This Is Why You Didn’t Get The Job
At the end of the interview process – it’s one person that gets the good news. For the rest of the candidate pool, it’s rejection, and they’re left to wonder “why didn’t I get the job?”
Knowing some commons reasons why interviewers do not choose to move a candidate forward can be a great advantage when prepping for your next interview.
– Fine but not great. Candidates meet the qualifications, but that’s it. The requirements for the position are strong, stellar skills – not mediocre. Mediocre candidates make interviewers wonder why they showed up in the first place. There is no spark or excitement coming across.
– Is good at X, but not as strong as we need in Y. This is another common conclusion reached when decision-makers are working to pick a candidate. Perhaps the candidate stated having both communication and writing skills but when the face-to-face interview was conducted, it was agreed that the candidate’s communications skills were not strong enough to work with a certain client. It’s important when responding to behavioral questions that you include examples of how you performed the task in your current or past role.

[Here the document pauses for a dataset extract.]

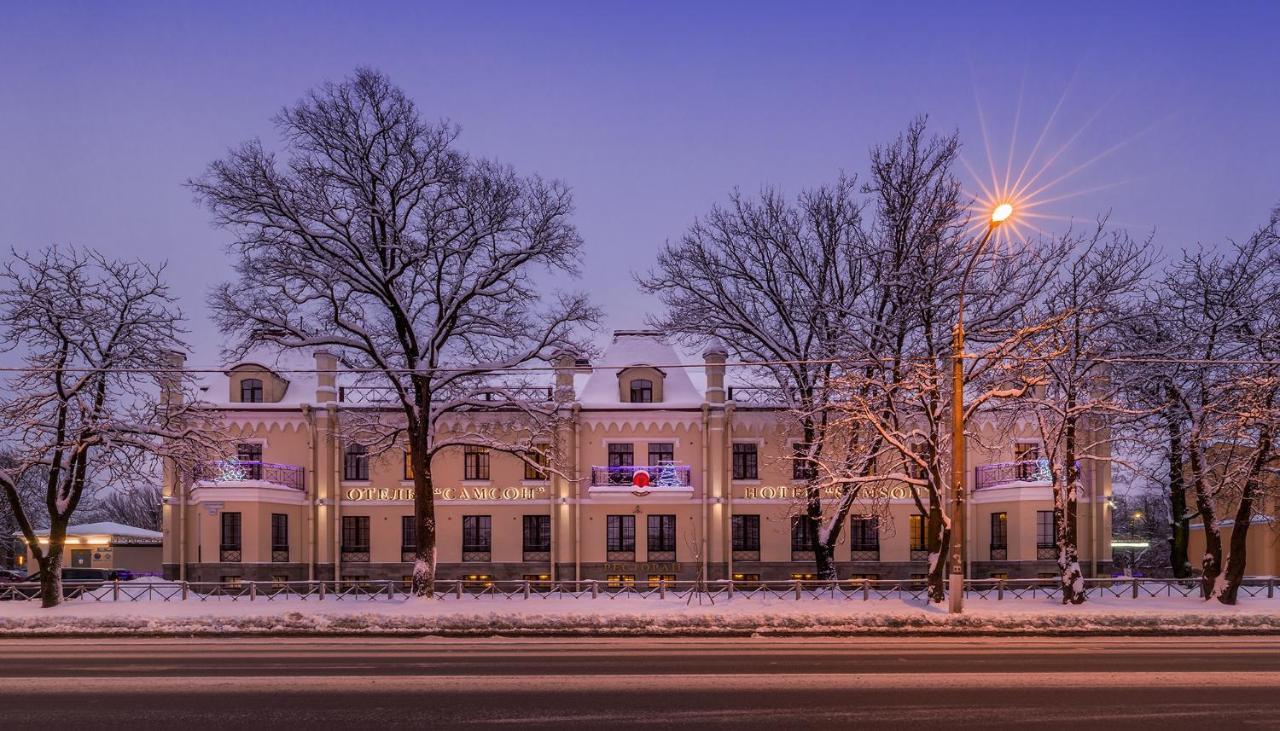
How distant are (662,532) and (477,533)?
8309 millimetres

– Interviewers having difficulty getting a read on a required trait or skill. Often, the candidate is unaware the interviewers are asking probing questions trying to extract the information they are seeking. If you hear the same question repeated twice but perhaps in a different format, chances are your interviewer is prompting you to give more specific information.
– Too wordy. This faux pas can be avoided if the candidate can tune into the interviewer’s body language. Usually, their face or body language will give you clues if you are going on too long. Your interviewer may avert eye contact, may look not as engaged as when the interview first started or may even glance at a clock or watch. These are clues to wrap it up. Respond with a concise answer that directly addresses the question and gives good detail and then stop. Don’t feel like you need to wrap it up perfectly or include every detail. If the interviewer wants or needs more information, they will ask. Unnecessary information that isn’t relevant to what was asked, turns the interviewer off. Doing so exhibits a lack of self-awareness and communication skills.
– Concern about interpersonal skills. These could include comments like “she wasn’t very friendly and didn’t put forth any effort to connect” or “this person acted aloof “. Aside from skills to do the job, interviewers want to hire people who will be pleasant to work with and won’t alienate their co-workers. In other words, if you are a friendly person outside of the interview, be that same genuine, authentic person in your interview.